Back to School: Stepping into the World of Architecture

I often wonder how an architect looks at the world. Is it similar to the way an artist might notice textures? Or how a musician can single out an instrument? While the rest of us hurry our way through city streets, eager to get from one building to another, are architects walking with their heads tilted up, dreaming up ways to shape our surroundings?

These sorts of questions are what lead me to professor Larry Speck’s Architecture 308, an undergraduate course made up of students ranging from freshmen to seniors across all kinds of majors. Speck—an architect who’s designed places like the Austin-Bergstrom International Airport—has been teaching the class for 35 years. He describes it as an overview of how architecture interacts with and shapes society.

“You’re around architecture every day,” Speck tells me. “It has an unconscious impact on our behavior, our lifestyle, attitudes, and mood.”

When I arrive at the classroom in the UTC on a Thursday afternoon in March, I take a seat between a student who diligently titles each page of his notes and another who’s scrambling to finish some kind of math homework. At five feet, two inches tall and 24 years old, I still blend in with the roughly 500 students in the room.

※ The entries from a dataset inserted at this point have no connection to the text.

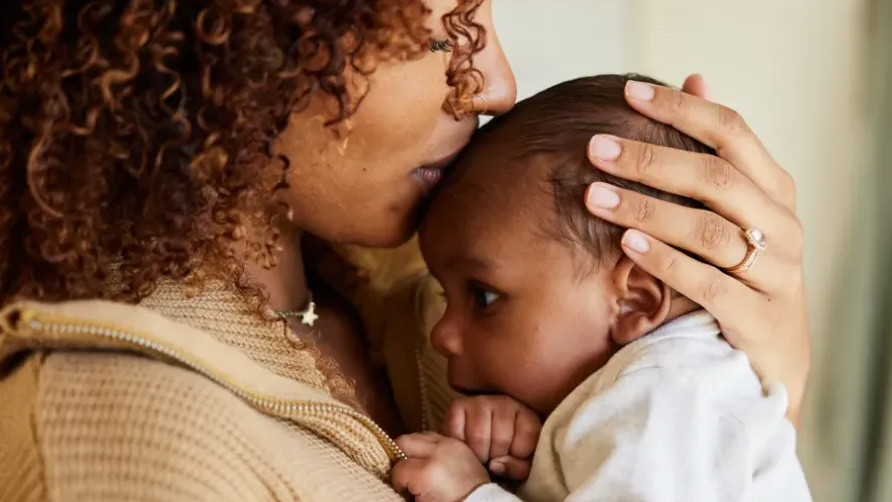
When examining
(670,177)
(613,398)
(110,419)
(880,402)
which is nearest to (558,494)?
(613,398)

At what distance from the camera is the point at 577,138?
981 mm

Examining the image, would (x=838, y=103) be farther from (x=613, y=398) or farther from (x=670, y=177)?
(x=613, y=398)

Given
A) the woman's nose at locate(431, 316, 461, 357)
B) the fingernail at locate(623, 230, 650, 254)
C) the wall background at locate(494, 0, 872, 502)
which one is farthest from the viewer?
the wall background at locate(494, 0, 872, 502)

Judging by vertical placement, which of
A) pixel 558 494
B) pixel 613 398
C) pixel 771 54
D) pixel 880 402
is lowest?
pixel 880 402

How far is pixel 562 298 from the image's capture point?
967 mm

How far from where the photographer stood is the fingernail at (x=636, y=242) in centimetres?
94

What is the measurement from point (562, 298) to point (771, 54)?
0.94 meters

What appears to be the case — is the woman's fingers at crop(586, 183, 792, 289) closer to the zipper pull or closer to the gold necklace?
the gold necklace

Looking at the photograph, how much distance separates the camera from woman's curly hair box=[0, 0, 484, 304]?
28.1 inches

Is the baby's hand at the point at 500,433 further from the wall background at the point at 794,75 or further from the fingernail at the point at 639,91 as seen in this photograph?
the wall background at the point at 794,75

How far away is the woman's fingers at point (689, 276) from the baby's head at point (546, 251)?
0.02m

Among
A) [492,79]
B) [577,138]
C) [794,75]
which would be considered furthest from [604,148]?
[794,75]

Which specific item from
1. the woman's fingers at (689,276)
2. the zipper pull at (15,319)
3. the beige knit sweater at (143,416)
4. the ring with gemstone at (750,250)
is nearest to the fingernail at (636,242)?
the woman's fingers at (689,276)

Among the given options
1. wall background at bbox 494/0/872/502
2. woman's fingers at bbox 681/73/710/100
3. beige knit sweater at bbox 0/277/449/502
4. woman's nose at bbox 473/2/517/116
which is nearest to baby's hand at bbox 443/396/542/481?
beige knit sweater at bbox 0/277/449/502
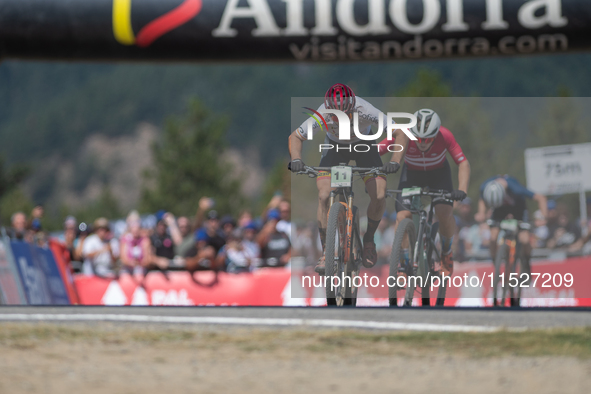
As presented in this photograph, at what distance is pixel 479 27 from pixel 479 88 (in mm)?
191642

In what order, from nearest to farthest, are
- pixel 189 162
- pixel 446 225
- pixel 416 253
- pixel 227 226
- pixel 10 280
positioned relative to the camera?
pixel 416 253, pixel 446 225, pixel 10 280, pixel 227 226, pixel 189 162

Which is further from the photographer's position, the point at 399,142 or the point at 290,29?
the point at 290,29

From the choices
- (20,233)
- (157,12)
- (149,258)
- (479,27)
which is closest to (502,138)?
(479,27)

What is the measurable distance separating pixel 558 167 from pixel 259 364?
153 inches

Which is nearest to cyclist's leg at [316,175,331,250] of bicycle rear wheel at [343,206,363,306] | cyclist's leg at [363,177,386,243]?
bicycle rear wheel at [343,206,363,306]

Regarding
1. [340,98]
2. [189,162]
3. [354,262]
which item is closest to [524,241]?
[354,262]

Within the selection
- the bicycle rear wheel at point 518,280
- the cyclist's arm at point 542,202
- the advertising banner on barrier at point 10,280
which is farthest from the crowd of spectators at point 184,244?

Looking around, I realize I’ve been here before. Years ago, I took accounting in this auditorium, learning to run a fake virtual lemonade stand that my “business partners” and I very expertly ran into the ground. But today I am no entrepreneur. I’m here to learn how to think like an architect.

The topic of today’s class is “geography, topography, and ecology,” a lecture about how architecture physically interacts with the environment. When a natural disaster like Hurricane Harvey strikes, Speck points out that we are quick to call it an act of God. But with careful planning, there are ways to prevent cities from being destroyed. I learn about detention ponds, which are excavated areas installed near bodies of water to protect against flooding, and impervious cover, which is any type of man-made surface that doesn’t absorb rainfall, including patios, driveways, and sidewalks.

[Watch: Lawrence Speck explains the history and meaning of UT’s friezes]

Before we leave, Speck asks the class to take out index cards and mark their names. At the end of every lecture, he poses a question to the room that asks students to apply the day’s lesson to their actual lives.

“On a scale of one to 10, when you’re buying a house 10 years from now, how important will these preventative details be?” he asks us. He later tells me nearly 80 percent of the class marked nine or higher.

“I would say I’m a 9 or 10,” reads one student’s card. “I remember moving into a house two days before Hurricane Harvey and it not flooding because my dad chose a neighborhood outside of the 500 year flood plain.”

Another card reads: “Before I took this class, I fell somewhere between a 1 and 5. I enjoyed the environment superficially, but wouldn’t commit to respecting it in architecture.”It’s a perfect example of what Speck hopes his students take away from class.

When I ask him what I wonder most—if an architect sees the world differently than the average person—he says for the most part, yes. Though he spends most of his class trying to minimize that difference.

“We need to see the world like others do,” Speck says. “It’s important our architecture students study alongside a film major and engineer—those are the people they ought to care about how they perceive architecture. It’s a tool for everybody.”

To help his students better understand what he means, Speck says he often recites an anecdote about the difference between living in a sleepy town like Lockhart, Texas, and living in a crowded city like Brooklyn, New York. “In Lockhart, you’re probably living in a bungalow house with pecan trees out front and a great porch where you lounge, neighbors strolling by with their dog, and birds chirping melodically,” he says. “The way you build relationships with people and your attitude are going to be shaped by that place.”

But in Brooklyn, he says, “you’re in one of those warehouse buildings with 12 other hipsters. There’s graffiti everywhere, it smells a little funky, and there’s an anonymity. Maybe you thrive on the energy of the city, but there’s no vegetation—you’d be a totally different person living there.”

After class, I come to understand our world-builders a little more. They look at a building, a city, a place, and think of the how and the why of it. When I embark on my trek from the UTC back to the Etter-Harbin Alumni Center, I pay no attention to the swarm of students around me and focus on the landscape.

As I descend upon the Speedway hill, I question whether the PCL is giving the studious kids inside enough natural light. I pass Jester Hall, and notice how its numerous narrow windows make it resemble a prison, albeit one that contains some 2,000 rowdy college students. I look at my freshman dormitory area Brackenridge-Roberts-Prather, and take note of the friezes (sculpted or painted decorations) that line the building tops. I wonder, in the four years I spent walking these paths daily, how did this campus, in all its architectural glory, shape me?